* [EXERCISE AIM]: Output the full listing that appears below, exactly as it is presented.

* [INPUT MATERIAL]:
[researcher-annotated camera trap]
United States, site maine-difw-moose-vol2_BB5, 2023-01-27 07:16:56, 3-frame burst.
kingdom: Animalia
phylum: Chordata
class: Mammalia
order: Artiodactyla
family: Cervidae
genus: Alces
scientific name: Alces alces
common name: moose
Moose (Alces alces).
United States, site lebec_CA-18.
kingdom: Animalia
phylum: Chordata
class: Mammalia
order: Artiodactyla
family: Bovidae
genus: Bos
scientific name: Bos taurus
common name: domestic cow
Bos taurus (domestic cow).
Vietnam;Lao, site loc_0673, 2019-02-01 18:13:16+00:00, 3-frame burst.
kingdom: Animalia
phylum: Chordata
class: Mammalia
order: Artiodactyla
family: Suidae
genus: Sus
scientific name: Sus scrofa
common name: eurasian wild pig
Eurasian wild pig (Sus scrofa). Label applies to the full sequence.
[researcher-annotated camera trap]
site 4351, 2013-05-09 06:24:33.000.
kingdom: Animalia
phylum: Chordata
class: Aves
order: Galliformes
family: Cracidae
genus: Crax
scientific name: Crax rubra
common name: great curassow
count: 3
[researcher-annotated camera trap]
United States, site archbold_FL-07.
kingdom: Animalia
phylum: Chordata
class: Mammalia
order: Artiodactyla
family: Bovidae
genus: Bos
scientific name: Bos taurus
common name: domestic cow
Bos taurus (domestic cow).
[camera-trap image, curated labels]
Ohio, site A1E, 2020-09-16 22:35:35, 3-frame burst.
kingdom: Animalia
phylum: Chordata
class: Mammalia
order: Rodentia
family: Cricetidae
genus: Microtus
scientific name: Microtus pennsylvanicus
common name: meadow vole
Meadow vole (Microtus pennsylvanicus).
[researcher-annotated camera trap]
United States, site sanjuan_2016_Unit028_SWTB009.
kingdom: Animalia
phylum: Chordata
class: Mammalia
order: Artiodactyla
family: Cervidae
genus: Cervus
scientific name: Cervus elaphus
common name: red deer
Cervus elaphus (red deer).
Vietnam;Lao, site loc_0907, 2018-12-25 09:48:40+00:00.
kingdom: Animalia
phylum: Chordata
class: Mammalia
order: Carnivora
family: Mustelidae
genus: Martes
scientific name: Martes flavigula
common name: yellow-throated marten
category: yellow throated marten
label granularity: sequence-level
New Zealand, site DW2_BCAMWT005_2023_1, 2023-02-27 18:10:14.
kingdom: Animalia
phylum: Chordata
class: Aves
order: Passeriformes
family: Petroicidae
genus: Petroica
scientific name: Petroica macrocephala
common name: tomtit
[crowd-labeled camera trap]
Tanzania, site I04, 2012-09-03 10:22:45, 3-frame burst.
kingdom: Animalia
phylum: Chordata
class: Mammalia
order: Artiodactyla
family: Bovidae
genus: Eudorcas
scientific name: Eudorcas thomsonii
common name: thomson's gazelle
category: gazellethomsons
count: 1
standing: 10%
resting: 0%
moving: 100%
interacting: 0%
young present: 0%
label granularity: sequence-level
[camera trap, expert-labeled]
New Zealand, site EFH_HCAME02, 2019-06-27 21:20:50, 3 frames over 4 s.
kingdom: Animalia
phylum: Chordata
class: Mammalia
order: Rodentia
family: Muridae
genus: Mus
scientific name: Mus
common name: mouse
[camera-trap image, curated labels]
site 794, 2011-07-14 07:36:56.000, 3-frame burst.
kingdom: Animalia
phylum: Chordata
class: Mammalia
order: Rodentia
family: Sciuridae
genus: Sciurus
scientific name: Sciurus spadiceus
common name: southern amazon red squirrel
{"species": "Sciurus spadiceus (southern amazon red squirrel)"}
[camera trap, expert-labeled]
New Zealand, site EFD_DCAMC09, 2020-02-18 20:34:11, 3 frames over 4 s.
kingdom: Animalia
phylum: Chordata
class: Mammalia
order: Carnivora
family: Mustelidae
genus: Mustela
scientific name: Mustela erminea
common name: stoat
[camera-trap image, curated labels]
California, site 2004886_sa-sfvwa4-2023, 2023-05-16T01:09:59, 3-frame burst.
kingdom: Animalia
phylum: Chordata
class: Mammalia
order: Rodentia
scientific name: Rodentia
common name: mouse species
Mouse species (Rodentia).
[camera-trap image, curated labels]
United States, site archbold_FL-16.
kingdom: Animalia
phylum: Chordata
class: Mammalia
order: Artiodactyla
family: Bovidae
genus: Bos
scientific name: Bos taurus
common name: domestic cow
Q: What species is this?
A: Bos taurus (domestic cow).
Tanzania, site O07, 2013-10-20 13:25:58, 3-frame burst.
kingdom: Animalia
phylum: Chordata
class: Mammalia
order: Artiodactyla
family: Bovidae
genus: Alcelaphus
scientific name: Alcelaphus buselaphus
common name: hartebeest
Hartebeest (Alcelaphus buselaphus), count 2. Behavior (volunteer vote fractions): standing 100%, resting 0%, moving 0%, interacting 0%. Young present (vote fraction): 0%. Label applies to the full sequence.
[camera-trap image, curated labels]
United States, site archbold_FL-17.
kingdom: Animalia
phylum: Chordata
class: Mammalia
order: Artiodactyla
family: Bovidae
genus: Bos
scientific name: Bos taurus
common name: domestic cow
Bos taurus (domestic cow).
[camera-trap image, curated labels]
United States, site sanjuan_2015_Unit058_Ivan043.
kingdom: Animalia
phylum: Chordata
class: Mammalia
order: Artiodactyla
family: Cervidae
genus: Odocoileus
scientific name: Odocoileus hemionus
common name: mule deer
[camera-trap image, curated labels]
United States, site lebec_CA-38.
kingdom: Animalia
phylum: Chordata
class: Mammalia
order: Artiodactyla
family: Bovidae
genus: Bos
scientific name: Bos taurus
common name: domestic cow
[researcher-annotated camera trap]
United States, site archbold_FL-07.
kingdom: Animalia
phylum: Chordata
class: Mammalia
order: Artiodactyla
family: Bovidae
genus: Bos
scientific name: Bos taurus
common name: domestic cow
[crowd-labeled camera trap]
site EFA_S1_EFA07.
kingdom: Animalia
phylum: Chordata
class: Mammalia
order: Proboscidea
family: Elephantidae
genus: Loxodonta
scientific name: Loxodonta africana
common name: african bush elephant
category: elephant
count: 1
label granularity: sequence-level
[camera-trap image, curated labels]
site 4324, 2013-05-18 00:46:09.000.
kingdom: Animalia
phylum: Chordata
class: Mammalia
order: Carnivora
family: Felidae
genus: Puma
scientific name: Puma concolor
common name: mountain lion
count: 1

* [SOLUTION FOR THIS PROBLEM]:
[researcher-annotated camera trap]
United States, site maine-difw-moose-vol2_BB5, 2023-01-27 07:16:56, 3-frame burst.
kingdom: Animalia
phylum: Chordata
class: Mammalia
order: Artiodactyla
family: Cervidae
genus: Alces
scientific name: Alces alces
common name: moose
Moose (Alces alces).
United States, site lebec_CA-18.
kingdom: Animalia
phylum: Chordata
class: Mammalia
order: Artiodactyla
family: Bovidae
genus: Bos
scientific name: Bos taurus
common name: domestic cow
Bos taurus (domestic cow).
Vietnam;Lao, site loc_0673, 2019-02-01 18:13:16+00:00, 3-frame burst.
kingdom: Animalia
phylum: Chordata
class: Mammalia
order: Artiodactyla
family: Suidae
genus: Sus
scientific name: Sus scrofa
common name: eurasian wild pig
Eurasian wild pig (Sus scrofa). Label applies to the full sequence.
[researcher-annotated camera trap]
site 4351, 2013-05-09 06:24:33.000.
kingdom: Animalia
phylum: Chordata
class: Aves
order: Galliformes
family: Cracidae
genus: Crax
scientific name: Crax rubra
common name: great curassow
count: 3
[researcher-annotated camera trap]
United States, site archbold_FL-07.
kingdom: Animalia
phylum: Chordata
class: Mammalia
order: Artiodactyla
family: Bovidae
genus: Bos
scientific name: Bos taurus
common name: domestic cow
Bos taurus (domestic cow).
[camera-trap image, curated labels]
Ohio, site A1E, 2020-09-16 22:35:35, 3-frame burst.
kingdom: Animalia
phylum: Chordata
class: Mammalia
order: Rodentia
family: Cricetidae
genus: Microtus
scientific name: Microtus pennsylvanicus
common name: meadow vole
Meadow vole (Microtus pennsylvanicus).
[researcher-annotated camera trap]
United States, site sanjuan_2016_Unit028_SWTB009.
kingdom: Animalia
phylum: Chordata
class: Mammalia
order: Artiodactyla
family: Cervidae
genus: Cervus
scientific name: Cervus elaphus
common name: red deer
Cervus elaphus (red deer).
Vietnam;Lao, site loc_0907, 2018-12-25 09:48:40+00:00.
kingdom: Animalia
phylum: Chordata
class: Mammalia
order: Carnivora
family: Mustelidae
genus: Martes
scientific name: Martes flavigula
common name: yellow-throated marten
category: yellow throated marten
label granularity: sequence-level
New Zealand, site DW2_BCAMWT005_2023_1, 2023-02-27 18:10:14.
kingdom: Animalia
phylum: Chordata
class: Aves
order: Passeriformes
family: Petroicidae
genus: Petroica
scientific name: Petroica macrocephala
common name: tomtit
[crowd-labeled camera trap]
Tanzania, site I04, 2012-09-03 10:22:45, 3-frame burst.
kingdom: Animalia
phylum: Chordata
class: Mammalia
order: Artiodactyla
family: Bovidae
genus: Eudorcas
scientific name: Eudorcas thomsonii
common name: thomson's gazelle
category: gazellethomsons
count: 1
standing: 10%
resting: 0%
moving: 100%
interacting: 0%
young present: 0%
label granularity: sequence-level
[camera trap, expert-labeled]
New Zealand, site EFH_HCAME02, 2019-06-27 21:20:50, 3 frames over 4 s.
kingdom: Animalia
phylum: Chordata
class: Mammalia
order: Rodentia
family: Muridae
genus: Mus
scientific name: Mus
common name: mouse
[camera-trap image, curated labels]
site 794, 2011-07-14 07:36:56.000, 3-frame burst.
kingdom: Animalia
phylum: Chordata
class: Mammalia
order: Rodentia
family: Sciuridae
genus: Sciurus
scientific name: Sciurus spadiceus
common name: southern amazon red squirrel
{"species": "Sciurus spadiceus (southern amazon red squirrel)"}
[camera trap, expert-labeled]
New Zealand, site EFD_DCAMC09, 2020-02-18 20:34:11, 3 frames over 4 s.
kingdom: Animalia
phylum: Chordata
class: Mammalia
order: Carnivora
family: Mustelidae
genus: Mustela
scientific name: Mustela erminea
common name: stoat
[camera-trap image, curated labels]
California, site 2004886_sa-sfvwa4-2023, 2023-05-16T01:09:59, 3-frame burst.
kingdom: Animalia
phylum: Chordata
class: Mammalia
order: Rodentia
scientific name: Rodentia
common name: mouse species
Mouse species (Rodentia).
[camera-trap image, curated labels]
United States, site archbold_FL-16.
kingdom: Animalia
phylum: Chordata
class: Mammalia
order: Artiodactyla
family: Bovidae
genus: Bos
scientific name: Bos taurus
common name: domestic cow
Q: What species is this?
A: Bos taurus (domestic cow).
Tanzania, site O07, 2013-10-20 13:25:58, 3-frame burst.
kingdom: Animalia
phylum: Chordata
class: Mammalia
order: Artiodactyla
family: Bovidae
genus: Alcelaphus
scientific name: Alcelaphus buselaphus
common name: hartebeest
Hartebeest (Alcelaphus buselaphus), count 2. Behavior (volunteer vote fractions): standing 100%, resting 0%, moving 0%, interacting 0%. Young present (vote fraction): 0%. Label applies to the full sequence.
[camera-trap image, curated labels]
United States, site archbold_FL-17.
kingdom: Animalia
phylum: Chordata
class: Mammalia
order: Artiodactyla
family: Bovidae
genus: Bos
scientific name: Bos taurus
common name: domestic cow
Bos taurus (domestic cow).
[camera-trap image, curated labels]
United States, site sanjuan_2015_Unit058_Ivan043.
kingdom: Animalia
phylum: Chordata
class: Mammalia
order: Artiodactyla
family: Cervidae
genus: Odocoileus
scientific name: Odocoileus hemionus
common name: mule deer
[camera-trap image, curated labels]
United States, site lebec_CA-38.
kingdom: Animalia
phylum: Chordata
class: Mammalia
order: Artiodactyla
family: Bovidae
genus: Bos
scientific name: Bos taurus
common name: domestic cow
[researcher-annotated camera trap]
United States, site archbold_FL-07.
kingdom: Animalia
phylum: Chordata
class: Mammalia
order: Artiodactyla
family: Bovidae
genus: Bos
scientific name: Bos taurus
common name: domestic cow
[crowd-labeled camera trap]
site EFA_S1_EFA07.
kingdom: Animalia
phylum: Chordata
class: Mammalia
order: Proboscidea
family: Elephantidae
genus: Loxodonta
scientific name: Loxodonta africana
common name: african bush elephant
category: elephant
count: 1
label granularity: sequence-level
[camera-trap image, curated labels]
site 4324, 2013-05-18 00:46:09.000.
kingdom: Animalia
phylum: Chordata
class: Mammalia
order: Carnivora
family: Felidae
genus: Puma
scientific name: Puma concolor
common name: mountain lion
count: 1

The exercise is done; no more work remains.